Estaba metida en su papel. Aun temblando de frío, pero en su papel. La primera vez que le hablé del emputecimiento, ella negó con la cabeza al entender que quería que tuviese sexo con otro hombre por dinero. La saqué de su error, el emputecimiento también puede ser una forma de fantasía donde solo caben el amo y su sumisa. Una fantasía donde fingen no conocerse y actúan como cliente y meretriz. Ella sonrió al comprender lo que yo quería y asintió.
Porque es lo que ella, sin saberlo, había estado deseando siempre.
-De acuerdo, sube -dije.
Preferí no alargar la conversación. Allí en las afueras del pueblo, era improbable que nadie pudiese vernos. Pero tampoco debía jugar con esa posibilidad porque era lo que mas le incomodaba a ella y, de momento, lo estaba haciendo bien.
Subió en el coche y le pregunté dónde ir. Ella me indicó un descampado a poco menos de dos kilómetros, junto a la autopista. Durante el trayecto no dijimos nada. Como dos desconocidos a los que solo une una transacción mercantil. Por la forma de retorcer su bolso, supe que estaba más nerviosa que en otras ocasiones. Éramos amo y sumisa desde hace un tiempo, habíamos hecho muchas cosas en muchas sesiones, pero ahora, ella mostraba la cara más deliciosa de la timidez, de la duda, del desconocimiento. O eso o estaba metida en su papel de forma tan perfecta que merecía ganar un Oscar de Hollywood.
Llegamos al descampado, aparqué y comencé a bajarme los pantalones.
-Los treinta euros antes que nada -dijo ella.
Oscar de Hollywood, sin lugar a dudas.
Saqué un billete de treinta y se lo tendí. Después le enseñé otro de diez.
-Diez euros más si te lo tragas.
Ella fingió expresión de fastidio, pero me arrancó el billete de las manos. Se había tragado mi semen muchas veces antes, pero ahora, en aquel momento, había comprendido lo que significaba sumergirse por completo en un rol. Y lo estaba haciendo de maravilla. No era solo un chapuzón, sino que se había lanzado al agua y estaba buceando hacia las profundidades. Incluso cuando comenzó a chuparme la polla, lo hacía de manera diferente a lo habitual. En nuestras sesiones le había enseñado cómo hacerlo. O mejor dicho, como me gusta a mí que me lo hagan. MI sumisa había aprendido poco a poco y, con el tiempo, se había convertido en la perfección succionadora. Aunque ahora, metida en su papel de prostituta, mostraba cierta mecánica que era diferente a cuanto habíamos experimentado antes. ¿Y si el hecho de pagarle porque me chupase la polla la había enfadado? Apreté su cabeza con fuerza para hundir mi pene en su garganta, ella tosió y se liberó de mi mano. Después dejó de chupármela y me lanzó una mirada cargada de odio.
-No vuelvas a hacerlo, pagar no te da derecho a eso.

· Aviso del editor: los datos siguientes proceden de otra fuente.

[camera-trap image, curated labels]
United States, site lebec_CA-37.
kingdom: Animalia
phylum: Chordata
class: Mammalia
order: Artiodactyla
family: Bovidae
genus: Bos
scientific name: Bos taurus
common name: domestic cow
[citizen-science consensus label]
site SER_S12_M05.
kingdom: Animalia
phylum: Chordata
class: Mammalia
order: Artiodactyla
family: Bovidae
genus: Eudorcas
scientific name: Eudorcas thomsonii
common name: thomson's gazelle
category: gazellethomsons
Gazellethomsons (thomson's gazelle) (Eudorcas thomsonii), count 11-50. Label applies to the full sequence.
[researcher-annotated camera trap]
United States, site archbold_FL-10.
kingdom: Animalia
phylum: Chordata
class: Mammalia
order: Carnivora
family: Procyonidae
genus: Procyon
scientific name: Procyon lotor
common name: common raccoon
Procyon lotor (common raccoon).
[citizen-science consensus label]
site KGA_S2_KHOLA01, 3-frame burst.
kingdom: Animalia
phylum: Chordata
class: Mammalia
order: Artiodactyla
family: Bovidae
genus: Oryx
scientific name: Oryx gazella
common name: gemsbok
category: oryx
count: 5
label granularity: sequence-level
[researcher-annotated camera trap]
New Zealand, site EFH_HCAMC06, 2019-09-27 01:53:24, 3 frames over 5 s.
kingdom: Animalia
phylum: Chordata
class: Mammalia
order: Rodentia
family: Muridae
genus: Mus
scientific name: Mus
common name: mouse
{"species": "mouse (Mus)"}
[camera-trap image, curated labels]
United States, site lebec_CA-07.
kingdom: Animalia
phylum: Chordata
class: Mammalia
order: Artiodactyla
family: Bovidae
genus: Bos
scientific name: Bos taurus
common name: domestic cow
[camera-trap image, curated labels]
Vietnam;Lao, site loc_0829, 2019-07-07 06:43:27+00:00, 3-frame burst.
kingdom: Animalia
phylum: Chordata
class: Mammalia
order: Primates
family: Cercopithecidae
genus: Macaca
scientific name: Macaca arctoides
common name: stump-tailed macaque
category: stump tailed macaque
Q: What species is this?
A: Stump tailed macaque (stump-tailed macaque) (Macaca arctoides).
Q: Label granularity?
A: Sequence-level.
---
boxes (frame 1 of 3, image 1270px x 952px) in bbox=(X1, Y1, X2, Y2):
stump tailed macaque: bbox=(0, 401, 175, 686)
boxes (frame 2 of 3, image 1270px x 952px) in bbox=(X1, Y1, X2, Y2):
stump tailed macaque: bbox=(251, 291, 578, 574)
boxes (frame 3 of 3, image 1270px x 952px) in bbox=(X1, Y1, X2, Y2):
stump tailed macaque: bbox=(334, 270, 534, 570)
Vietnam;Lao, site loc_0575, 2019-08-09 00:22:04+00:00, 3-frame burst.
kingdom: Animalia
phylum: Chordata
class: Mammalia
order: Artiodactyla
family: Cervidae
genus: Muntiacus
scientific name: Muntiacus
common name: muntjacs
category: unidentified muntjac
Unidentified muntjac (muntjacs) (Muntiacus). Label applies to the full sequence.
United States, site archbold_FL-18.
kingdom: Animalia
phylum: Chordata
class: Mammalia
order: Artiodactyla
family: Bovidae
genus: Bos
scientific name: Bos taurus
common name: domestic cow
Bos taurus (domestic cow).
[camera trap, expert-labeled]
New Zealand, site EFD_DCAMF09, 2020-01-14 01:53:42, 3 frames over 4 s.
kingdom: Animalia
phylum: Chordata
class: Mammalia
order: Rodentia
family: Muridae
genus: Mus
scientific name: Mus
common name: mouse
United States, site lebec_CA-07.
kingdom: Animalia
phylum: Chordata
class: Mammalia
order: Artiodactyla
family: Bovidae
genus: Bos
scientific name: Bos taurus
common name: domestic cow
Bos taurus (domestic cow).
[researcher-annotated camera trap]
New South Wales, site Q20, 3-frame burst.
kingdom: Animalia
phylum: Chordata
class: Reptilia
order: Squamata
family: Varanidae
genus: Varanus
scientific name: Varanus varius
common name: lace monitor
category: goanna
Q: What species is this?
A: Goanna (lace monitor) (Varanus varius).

Muchas veces antes, durante las sesiones, la había ahogado con mi pene hasta hacerla llorar, toser e incluso vomitar. Siempre había obedecido sin rechistar. Ahora rechazaba eso, completamente fagocitada por su papel.
Continuó chupando hasta que no pude retrasarlo más y exploté en su boca. Ella continuó chupando unos segundos más (ese minuto de oro que todo hombre sueña), limpiando los restos con su lengua. Después me miró, abrió su boca y me enseñó que se lo había tragado todo.
Volví a dejarla en las afueras del pueblo, sin cruzar palabra, solo un adiós, tan frío como la noche misma, para la mejor de las sumisas.